Arctic Tern at Nickerson Beach LI, NY

This was a long overdue Nassau County bird and fitting that I found my own at Nickerson Beach LI, NY. On June 7th, I was scanning a group of Common Terns when I detected an Arctic Tern (ARTE). Having seen a 1st Summer Arctic Tern at Cupsogue LI on June 2nd, it was nice to get an adult for my 1st Nassau County ARTE. The Tern colonies at Nickerson Beach, makes for a nice study if they are not disturbed. I managed a few photos before this bird was subsequently flushed by a jogger and I could not re-find it again during my time there.
Arctic Tern: A new Nassua County bird and an adult at that.

Some photos are posted for studying purposes. In these photos, we have standing birds - mostly Common Terns with the 1 Arctic. A couple of things to look for are: Note the deep chested look of the Arctic vs the Common Tern. Also the head shape of the ARTE is more rounded with the peak just above the eye.
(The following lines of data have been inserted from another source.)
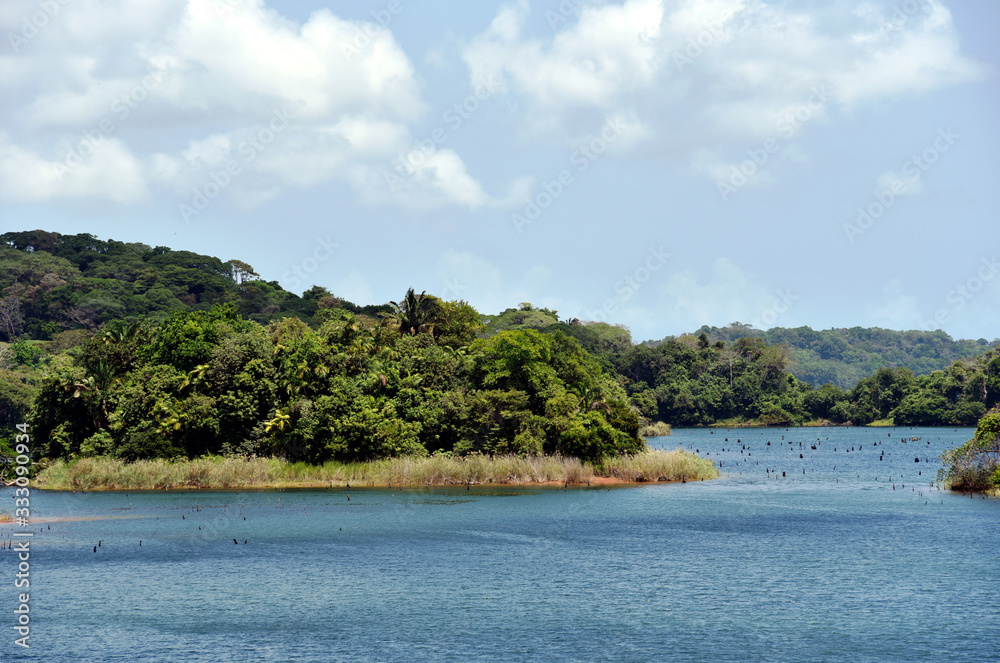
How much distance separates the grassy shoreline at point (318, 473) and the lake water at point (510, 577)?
7.59ft

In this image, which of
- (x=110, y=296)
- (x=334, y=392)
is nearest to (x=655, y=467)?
(x=334, y=392)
The Arctic Tern, lacks the dark primary wedges one would see in a Common. The legs are quite shorter on an Arctic but be wary of depressions in the ground that could make a bird look like it has shorter legs than it really has. There are other field marks that I will get into in another post which will include flight shots. For now, these are just a few handy tips that I am sharing to use in your search.

Arctic Tern, looking regal amongst the Common Terns.

Using the tips I provided you should by now have figured out which one was the Arctic Tern.